SOURCE EXCERPT -
— Begin —

EventFly: Event Camera Perception from Ground to the Sky¶

Conference: CVPR 2025
arXiv: 2503.19916
Code: Yes (https://event-fly.github.io)
Area: 3D Vision
Keywords: Event camera, cross-platform domain adaptation, semantic segmentation, data mixing, adversarial training

TL;DR¶

EventFly proposes the first cross-platform domain adaptation framework for event cameras. By identifying high-activation regions using the Event Activation Prior (EAP), blending source/target domain event data with EventBlend, and aligning feature distributions with EventMatch dual discriminators, it achieves an average improvement of 23.8% in accuracy and 77.1% in mIoU compared to source-only training on semantic segmentation tasks across three platforms: vehicle \(\to\) UAV \(\to\) quadruped robot.

Background & Motivation¶

Background: Event cameras, with their characteristics of asynchronous operation, high temporal resolution, and high dynamic range, have demonstrated great advantages in high-speed and dynamic environments such as autonomous driving, aerial navigation, and robot perception. However, existing event camera perception datasets and methods are almost entirely focused on vehicle-mounted platforms (12 out of 15 public datasets are from ground vehicles), while data for platforms like UAVs and quadruped robots is extremely limited.

— End —

TASKS -
1 > Reproduce the passage of the EventFly summary word for word, everything from "Background: Event cameras, with" down to "is extremely limited.".
2 > In the EventFly summary, how many of the 15 public event camera perception datasets come from ground vehicles?
3 > Extend the EventFly summary, starting after its final sentence.

COLLECTED MATERIAL -
— Begin —

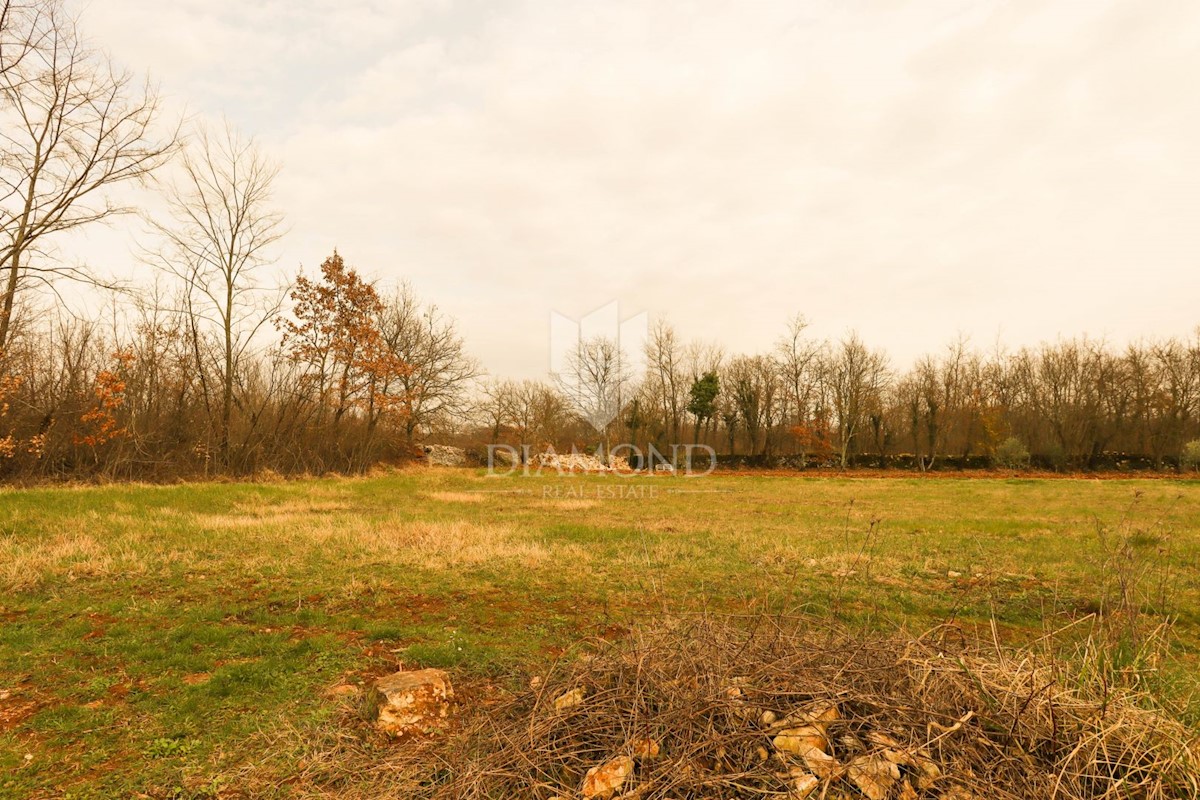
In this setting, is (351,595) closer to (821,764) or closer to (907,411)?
(821,764)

— End —

OUTPUTS BY TASK -
1 >
Background: Event cameras, with their characteristics of asynchronous operation, high temporal resolution, and high dynamic range, have demonstrated great advantages in high-speed and dynamic environments such as autonomous driving, aerial navigation, and robot perception. However, existing event camera perception datasets and methods are almost entirely focused on vehicle-mounted platforms (12 out of 15 public datasets are from ground vehicles), while data for platforms like UAVs and quadruped robots is extremely limited.

2 > 12

3 >
Limitations of Prior Work: Different robotic platforms exhibit distinct motion patterns, viewpoints, and environmental interactions: vehicles capture roads and obstacles, UAVs look down on ground features, and quadruped robots have unstable, close-to-ground viewpoints. These differences lead to completely different spatial-temporal activation patterns in event data. Traditional frame-based domain adaptation methods (such as AdaptSegNet, DACS, MIC, etc.) cannot handle the unique spatiotemporal characteristics of event data.
Key Challenge: Perception models for event cameras are typically trained on a single platform (primarily vehicles). When deploying to new platforms like UAVs or quadruped robots, the discrepancy in data distribution causes severe performance degradation. Meanwhile, annotating large amounts of data for every new platform is prohibitively expensive.
Goal To design a cross-platform domain adaptation framework tailored specifically to the characteristics of event camera data, enabling a perception model trained on one platform to be effectively transferred to other platforms.
Key Insight: Although the overall distribution of event data from different platforms varies significantly, there are overlaps in activation patterns within specific spatial regions. These shared high-activation regions can be leveraged as a bridge for domain adaptation.
Core Idea: By identifying cross-platform shared high-activation regions through the Event Activation Prior, constructing an intermediate domain using data mixing based on activation similarity, and then aligning source-intermediate-target domain features with dual discriminators to achieve progressive cross-platform adaptation.

Method¶

Overall Architecture¶

The inputs to EventFly are labeled source domain event voxel grids (e.g., vehicles) and unlabeled target domain event voxel grids (e.g., UAVs). The overall workflow consists of: (1) EAP computes an aggregated density map of the target domain to identify high-activation regions; (2) EventBlend generates a blended event voxel grid and corresponding labels based on the similarity between source samples and the target's aggregated density map; (3) Three data streams—source, target, and blended—pass through a shared feature extractor, and the two discriminators of EventMatch align the source-blended and blended-target features respectively.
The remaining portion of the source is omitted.